I asked Brian what sparked him to be successful in this career path, “what is that spark, the secret sauce that motivated your continued success?” I asked him to share with military folks beginning the transition to civilian life? Brian gives the followings advice from his own experience base to help military transitioning to the civilian world, to a career path that fulfills you.  His advice has two critical parts:

  • The first task is finding something you love doing, do it every day and become the best at it!
  • The second task, expect to work hard for what you want, don’t expect because you have a military background, and you worked hard in the military that civilian life will be less work. The fight does not end when you leave the military.

The fight, the passion that made your military path memorable and rewarding must translate to your civilian job.  You have to continue to fight for yourself and your family. People will see that in you, and that attitude and work ethic is sought out by people who desire to hire the best employees. Employers recognize that leadership quality!

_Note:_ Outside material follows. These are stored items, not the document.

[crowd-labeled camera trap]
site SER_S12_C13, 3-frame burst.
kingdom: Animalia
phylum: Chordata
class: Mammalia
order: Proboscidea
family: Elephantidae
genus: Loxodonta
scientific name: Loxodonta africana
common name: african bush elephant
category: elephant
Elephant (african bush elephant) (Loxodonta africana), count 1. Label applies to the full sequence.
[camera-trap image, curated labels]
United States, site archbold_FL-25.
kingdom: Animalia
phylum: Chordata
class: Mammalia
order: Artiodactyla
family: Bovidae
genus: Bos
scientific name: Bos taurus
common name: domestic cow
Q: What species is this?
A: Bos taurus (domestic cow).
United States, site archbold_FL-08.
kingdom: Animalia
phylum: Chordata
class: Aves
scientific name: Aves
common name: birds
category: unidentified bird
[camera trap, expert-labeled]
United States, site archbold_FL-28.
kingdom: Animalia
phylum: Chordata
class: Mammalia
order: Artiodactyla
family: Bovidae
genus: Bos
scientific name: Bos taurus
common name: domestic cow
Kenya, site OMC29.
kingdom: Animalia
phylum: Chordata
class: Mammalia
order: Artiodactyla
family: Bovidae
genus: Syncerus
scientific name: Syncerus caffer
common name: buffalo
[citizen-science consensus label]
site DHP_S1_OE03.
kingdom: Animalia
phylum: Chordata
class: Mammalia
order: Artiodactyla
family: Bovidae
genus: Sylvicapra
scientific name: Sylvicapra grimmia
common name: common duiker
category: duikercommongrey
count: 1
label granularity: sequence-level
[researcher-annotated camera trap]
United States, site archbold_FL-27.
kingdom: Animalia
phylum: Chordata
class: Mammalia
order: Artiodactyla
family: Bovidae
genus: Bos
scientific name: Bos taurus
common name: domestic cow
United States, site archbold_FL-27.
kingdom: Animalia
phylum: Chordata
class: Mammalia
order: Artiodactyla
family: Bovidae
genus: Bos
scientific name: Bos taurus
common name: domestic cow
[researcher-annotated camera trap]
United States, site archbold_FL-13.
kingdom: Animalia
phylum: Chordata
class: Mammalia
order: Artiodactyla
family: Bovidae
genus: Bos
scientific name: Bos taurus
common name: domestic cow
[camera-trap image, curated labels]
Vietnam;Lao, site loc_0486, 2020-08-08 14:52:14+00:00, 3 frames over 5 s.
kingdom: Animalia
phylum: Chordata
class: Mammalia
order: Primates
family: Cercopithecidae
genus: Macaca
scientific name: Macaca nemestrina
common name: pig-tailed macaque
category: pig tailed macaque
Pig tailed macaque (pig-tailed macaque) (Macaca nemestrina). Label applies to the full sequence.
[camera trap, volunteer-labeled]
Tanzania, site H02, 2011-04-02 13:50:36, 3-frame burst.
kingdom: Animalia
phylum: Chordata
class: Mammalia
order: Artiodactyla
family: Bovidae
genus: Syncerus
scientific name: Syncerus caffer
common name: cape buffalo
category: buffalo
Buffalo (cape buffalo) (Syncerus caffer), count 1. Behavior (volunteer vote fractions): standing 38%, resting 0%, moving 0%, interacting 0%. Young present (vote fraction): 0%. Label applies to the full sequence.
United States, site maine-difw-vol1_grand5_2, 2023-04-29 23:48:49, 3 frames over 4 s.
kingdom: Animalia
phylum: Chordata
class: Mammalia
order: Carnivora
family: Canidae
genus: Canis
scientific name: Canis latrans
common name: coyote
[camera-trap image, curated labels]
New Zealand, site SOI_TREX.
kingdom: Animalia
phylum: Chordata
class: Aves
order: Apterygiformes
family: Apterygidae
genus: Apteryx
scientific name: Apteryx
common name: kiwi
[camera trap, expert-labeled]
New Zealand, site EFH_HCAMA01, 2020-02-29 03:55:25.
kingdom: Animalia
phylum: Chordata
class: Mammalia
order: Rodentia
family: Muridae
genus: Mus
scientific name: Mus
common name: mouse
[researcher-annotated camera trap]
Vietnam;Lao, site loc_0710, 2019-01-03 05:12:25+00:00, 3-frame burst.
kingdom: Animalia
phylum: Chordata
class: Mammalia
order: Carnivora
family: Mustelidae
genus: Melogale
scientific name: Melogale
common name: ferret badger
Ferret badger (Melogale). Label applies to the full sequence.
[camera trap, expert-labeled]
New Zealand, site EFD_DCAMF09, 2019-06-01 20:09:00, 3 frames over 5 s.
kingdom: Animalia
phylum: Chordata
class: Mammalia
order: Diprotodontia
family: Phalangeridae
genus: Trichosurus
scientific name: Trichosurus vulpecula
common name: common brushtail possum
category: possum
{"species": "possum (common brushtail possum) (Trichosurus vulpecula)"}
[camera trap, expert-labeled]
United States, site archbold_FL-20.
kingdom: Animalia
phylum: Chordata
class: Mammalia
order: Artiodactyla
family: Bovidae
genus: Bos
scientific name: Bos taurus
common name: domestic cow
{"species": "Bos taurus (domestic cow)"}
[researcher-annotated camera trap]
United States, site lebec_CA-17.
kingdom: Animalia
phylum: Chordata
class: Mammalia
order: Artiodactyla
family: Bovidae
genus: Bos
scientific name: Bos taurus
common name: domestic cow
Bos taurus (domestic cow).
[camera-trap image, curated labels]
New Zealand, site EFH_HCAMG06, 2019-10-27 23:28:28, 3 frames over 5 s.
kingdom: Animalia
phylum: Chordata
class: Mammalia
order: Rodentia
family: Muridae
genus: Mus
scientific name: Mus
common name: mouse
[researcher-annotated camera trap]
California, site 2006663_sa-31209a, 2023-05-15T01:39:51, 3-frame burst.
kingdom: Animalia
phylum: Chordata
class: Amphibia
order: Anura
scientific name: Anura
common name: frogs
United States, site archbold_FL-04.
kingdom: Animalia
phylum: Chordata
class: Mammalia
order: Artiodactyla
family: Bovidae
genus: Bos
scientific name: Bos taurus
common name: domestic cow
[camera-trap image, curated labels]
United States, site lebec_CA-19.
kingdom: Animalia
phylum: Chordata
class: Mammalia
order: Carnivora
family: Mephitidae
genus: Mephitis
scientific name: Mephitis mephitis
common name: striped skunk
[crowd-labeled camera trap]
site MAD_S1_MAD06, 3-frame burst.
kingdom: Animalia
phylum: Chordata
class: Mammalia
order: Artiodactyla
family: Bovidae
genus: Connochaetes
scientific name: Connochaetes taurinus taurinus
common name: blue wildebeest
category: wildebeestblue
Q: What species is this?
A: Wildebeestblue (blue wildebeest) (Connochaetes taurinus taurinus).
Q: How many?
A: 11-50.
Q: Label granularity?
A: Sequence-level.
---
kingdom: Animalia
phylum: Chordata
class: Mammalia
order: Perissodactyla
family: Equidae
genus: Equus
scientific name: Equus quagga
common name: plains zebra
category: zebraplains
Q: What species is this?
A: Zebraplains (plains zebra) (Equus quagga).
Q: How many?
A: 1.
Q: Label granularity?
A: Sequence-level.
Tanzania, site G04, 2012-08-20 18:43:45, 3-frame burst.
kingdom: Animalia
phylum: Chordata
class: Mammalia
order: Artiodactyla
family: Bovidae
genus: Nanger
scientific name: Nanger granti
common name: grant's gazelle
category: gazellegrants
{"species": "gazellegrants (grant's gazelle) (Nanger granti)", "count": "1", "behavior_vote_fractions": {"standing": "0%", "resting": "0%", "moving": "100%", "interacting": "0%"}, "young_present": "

In summary, never lose sight that the same hard work that contributed to your U.S. Military success can translate into a successful civilian career. Be prepared, and study for the ASVAB multiple-aptitude tests. Our Internet technological reality that computer advances will multiply at a rate unmatched in human advancements, will continue to contribute to a cyber security threat that will need an endless pool of experience practitioners to fix it. There is no reason why that can it be you! And finally, find something you love doing, make it your career, and don’t let anyone talk you out of it!